PSB claimed that on top of the minimum RM7 million allocated to each GPS assemblyman, there is an additional RM1 million allocated for house repairs in each GPS-held constituency which goes directly into the personal account of the respective assemblymen, bringing the overall sum that each GPS assemblyman receives to RM8 million.
“The manner in which the funds are distributed is grossly unfair, unjust, lacks integrity, and is an abuse of democratic practice and principles.
“There are currently 82 state assemblymen comprising all sons and daughters of Sarawak.
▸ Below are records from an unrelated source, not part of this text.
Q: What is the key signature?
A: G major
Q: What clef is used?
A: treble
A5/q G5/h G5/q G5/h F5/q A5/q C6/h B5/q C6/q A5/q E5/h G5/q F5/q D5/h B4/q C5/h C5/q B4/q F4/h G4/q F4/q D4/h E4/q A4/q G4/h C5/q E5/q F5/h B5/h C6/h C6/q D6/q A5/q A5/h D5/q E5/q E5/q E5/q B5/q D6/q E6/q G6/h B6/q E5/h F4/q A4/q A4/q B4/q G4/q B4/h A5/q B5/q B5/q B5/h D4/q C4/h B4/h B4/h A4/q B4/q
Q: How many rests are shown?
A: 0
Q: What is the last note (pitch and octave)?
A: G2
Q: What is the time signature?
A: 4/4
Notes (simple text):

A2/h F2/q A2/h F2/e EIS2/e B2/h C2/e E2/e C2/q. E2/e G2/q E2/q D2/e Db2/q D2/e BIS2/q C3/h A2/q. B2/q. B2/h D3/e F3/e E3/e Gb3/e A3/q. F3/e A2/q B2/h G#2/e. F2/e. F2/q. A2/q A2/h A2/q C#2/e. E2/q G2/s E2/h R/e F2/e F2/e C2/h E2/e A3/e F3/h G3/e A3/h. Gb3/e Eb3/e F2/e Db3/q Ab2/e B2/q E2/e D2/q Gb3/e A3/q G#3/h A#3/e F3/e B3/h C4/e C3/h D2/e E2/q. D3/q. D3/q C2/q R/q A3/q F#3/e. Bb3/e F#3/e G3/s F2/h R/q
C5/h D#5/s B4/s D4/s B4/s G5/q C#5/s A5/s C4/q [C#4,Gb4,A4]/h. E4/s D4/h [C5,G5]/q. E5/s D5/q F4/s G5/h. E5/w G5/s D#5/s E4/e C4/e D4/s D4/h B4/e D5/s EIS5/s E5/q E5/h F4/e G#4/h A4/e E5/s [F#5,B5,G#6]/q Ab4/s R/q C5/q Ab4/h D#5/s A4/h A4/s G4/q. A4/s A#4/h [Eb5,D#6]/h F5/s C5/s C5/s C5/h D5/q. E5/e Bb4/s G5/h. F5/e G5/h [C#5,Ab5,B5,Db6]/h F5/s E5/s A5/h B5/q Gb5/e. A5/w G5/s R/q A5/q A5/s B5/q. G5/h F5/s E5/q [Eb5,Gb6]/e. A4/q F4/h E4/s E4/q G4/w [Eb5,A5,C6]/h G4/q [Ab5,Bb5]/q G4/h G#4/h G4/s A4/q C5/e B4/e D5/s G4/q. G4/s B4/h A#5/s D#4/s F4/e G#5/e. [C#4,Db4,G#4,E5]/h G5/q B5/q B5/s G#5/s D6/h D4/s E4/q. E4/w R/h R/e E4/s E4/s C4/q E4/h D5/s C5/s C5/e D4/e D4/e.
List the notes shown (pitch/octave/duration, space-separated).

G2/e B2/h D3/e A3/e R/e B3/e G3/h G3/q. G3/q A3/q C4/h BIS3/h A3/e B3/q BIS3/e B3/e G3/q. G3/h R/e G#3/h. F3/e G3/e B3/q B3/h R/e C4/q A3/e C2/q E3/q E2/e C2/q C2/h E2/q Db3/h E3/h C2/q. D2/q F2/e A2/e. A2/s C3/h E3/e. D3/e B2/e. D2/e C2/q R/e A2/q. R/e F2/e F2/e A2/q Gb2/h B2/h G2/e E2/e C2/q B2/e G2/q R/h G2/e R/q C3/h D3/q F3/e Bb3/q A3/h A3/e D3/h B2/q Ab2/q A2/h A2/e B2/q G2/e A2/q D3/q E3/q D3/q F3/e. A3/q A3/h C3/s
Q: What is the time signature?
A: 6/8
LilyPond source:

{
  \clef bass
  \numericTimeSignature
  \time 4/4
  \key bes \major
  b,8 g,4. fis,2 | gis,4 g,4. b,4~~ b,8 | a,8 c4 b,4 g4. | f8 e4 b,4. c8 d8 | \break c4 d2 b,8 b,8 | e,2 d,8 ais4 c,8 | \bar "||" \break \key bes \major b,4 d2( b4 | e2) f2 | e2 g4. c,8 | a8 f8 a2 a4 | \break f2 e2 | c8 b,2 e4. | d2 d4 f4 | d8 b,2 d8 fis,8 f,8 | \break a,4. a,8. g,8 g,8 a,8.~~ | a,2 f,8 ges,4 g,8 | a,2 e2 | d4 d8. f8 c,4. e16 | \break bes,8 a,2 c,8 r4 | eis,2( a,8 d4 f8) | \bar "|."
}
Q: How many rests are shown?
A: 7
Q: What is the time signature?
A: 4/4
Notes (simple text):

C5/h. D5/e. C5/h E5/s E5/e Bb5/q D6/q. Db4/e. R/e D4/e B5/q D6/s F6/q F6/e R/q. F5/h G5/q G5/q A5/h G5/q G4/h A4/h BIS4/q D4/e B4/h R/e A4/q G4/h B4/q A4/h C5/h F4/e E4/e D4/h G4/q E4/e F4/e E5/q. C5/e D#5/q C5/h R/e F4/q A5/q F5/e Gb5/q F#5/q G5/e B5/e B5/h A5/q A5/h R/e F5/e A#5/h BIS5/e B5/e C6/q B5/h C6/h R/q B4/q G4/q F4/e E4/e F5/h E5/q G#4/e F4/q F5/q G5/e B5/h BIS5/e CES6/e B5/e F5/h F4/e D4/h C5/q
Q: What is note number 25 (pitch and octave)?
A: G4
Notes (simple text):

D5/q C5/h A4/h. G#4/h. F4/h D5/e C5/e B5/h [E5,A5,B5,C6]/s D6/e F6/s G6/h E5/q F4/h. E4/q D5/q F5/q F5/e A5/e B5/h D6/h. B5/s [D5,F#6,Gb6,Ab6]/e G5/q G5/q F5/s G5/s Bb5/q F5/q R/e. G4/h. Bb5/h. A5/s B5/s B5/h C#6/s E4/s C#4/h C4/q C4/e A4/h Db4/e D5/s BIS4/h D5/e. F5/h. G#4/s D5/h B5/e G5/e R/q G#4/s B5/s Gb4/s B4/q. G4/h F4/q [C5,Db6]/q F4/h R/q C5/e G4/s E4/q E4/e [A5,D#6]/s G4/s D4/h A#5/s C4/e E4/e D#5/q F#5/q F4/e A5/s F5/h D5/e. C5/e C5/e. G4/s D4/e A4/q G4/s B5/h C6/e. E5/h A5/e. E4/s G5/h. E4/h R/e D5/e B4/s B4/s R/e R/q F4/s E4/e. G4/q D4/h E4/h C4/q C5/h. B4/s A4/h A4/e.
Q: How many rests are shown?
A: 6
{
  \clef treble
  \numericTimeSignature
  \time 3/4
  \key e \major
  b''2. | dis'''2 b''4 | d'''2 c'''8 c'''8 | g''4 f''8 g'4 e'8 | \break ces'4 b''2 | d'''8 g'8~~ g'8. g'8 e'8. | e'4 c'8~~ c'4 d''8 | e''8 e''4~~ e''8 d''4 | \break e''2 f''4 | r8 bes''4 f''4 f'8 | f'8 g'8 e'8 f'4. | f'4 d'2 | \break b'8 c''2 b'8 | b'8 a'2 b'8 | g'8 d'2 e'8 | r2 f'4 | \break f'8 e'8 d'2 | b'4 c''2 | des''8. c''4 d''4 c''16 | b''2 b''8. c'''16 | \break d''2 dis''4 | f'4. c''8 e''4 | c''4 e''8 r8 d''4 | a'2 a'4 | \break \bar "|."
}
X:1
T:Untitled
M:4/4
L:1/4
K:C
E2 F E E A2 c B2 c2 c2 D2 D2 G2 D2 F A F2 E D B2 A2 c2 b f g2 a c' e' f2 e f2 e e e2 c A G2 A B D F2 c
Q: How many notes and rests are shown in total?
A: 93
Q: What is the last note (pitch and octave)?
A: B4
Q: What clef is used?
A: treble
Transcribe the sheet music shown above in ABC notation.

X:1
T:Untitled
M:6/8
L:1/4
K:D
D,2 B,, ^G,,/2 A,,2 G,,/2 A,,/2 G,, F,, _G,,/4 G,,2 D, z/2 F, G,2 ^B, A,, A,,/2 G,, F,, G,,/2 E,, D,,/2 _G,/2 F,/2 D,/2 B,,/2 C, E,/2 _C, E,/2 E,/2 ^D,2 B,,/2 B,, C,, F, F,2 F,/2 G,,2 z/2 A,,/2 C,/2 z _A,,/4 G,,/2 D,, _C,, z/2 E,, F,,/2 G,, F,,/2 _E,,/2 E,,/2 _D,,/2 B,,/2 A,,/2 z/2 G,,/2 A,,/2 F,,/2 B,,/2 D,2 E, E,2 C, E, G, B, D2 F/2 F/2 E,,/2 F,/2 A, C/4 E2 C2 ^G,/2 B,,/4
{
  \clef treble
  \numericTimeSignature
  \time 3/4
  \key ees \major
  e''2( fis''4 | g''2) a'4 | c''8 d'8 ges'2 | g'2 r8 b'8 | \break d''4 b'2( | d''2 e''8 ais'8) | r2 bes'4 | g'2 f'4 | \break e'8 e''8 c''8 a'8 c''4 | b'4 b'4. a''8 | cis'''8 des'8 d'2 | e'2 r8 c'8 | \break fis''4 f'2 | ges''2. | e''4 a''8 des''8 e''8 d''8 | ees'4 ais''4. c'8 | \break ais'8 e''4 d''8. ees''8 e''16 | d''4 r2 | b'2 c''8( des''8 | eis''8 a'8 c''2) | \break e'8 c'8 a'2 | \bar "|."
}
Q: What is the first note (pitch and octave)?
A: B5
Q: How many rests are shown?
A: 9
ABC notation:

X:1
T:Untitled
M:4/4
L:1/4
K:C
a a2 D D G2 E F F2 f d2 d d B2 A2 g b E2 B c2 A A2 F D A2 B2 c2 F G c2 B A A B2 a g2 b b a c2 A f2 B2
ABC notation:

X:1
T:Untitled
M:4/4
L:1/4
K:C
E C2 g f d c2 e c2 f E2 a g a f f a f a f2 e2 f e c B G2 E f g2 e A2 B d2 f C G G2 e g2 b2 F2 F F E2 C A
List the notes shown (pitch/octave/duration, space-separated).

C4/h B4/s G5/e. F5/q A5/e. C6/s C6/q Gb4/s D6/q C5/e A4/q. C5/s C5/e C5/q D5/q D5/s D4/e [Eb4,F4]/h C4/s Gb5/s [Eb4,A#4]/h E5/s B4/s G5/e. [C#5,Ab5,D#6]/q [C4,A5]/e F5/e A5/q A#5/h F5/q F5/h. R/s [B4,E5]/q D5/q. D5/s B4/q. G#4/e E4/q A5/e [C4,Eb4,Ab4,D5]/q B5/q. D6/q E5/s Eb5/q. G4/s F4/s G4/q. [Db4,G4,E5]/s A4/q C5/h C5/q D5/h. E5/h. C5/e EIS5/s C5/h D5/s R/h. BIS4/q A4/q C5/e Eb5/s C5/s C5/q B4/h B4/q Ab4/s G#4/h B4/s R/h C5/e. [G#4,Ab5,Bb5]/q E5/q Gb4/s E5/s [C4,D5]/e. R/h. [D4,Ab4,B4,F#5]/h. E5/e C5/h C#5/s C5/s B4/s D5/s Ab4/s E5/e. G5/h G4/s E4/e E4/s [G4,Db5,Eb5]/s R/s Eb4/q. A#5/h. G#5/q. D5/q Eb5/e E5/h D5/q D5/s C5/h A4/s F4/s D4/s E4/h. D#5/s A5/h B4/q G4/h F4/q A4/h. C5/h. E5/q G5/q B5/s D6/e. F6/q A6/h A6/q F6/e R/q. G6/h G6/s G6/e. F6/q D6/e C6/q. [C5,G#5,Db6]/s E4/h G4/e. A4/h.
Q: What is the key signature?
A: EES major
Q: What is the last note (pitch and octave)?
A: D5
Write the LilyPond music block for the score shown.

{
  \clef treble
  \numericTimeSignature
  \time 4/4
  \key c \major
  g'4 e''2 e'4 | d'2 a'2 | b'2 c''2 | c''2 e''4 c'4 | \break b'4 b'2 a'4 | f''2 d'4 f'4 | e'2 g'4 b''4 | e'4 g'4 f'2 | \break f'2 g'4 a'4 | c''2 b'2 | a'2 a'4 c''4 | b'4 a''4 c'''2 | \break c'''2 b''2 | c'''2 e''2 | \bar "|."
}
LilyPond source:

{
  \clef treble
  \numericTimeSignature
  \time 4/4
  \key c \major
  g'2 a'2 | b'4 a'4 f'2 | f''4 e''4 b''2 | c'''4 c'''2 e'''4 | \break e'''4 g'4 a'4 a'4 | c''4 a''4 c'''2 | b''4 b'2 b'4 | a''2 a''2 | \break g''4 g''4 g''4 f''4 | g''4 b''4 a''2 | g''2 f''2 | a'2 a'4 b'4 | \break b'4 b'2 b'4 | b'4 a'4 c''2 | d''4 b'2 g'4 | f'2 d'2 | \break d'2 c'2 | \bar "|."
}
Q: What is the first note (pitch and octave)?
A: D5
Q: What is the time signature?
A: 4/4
It is the fiduciary duty of an elected government to treat all citizens equally irrespective of race, religion, or social background, and, yes, even different political inclinations.
“After all, even in those areas where the opposition won state seats, there are a large number of people who voted for GPS. Just because GPS did not win the seats does not allow GPS or Tan Sri Masing to be selective and punish the people in those constituencies,” PSB said, adding the money in fact belonged to the people and not GPS.
To those who are given MRP grants, there is no need to feel obligated because it is your own money and it is your entitlement, the party said. It said the people should accept all funds and projects as it is the duty of the government to provide all these.
“Do not allow GPS to use MRP grants to influence your vote. Take the money but vote for the party that you believe will bring about greater equality and justice.
“To those who are not given MRP because the majority of your people did not vote for GPS, you can demand GPS to stop this practice of selectively giving out MRP.”
In condemning the selective practice of presenting MRP grants, PSB said if elected to form the next state government, it would not only continue to give MRP but also ensure that grants are given to all 82 state constituencies regardless of which political party held the seat.
It said it will also ensure that all MRP given are administered transparently and subject to a public audit.

My comments:
I don't know when Sarawakians will all wake up and in joint force to flush out the X-BN GPS-PN for good, to break up 56 over years of political monopoly and so economic monopoly to give way to PBK/Parti Bumi Keyalang which will lead Sarawak to independence and break off from the domination and colonisation of the Malayan government once and for all.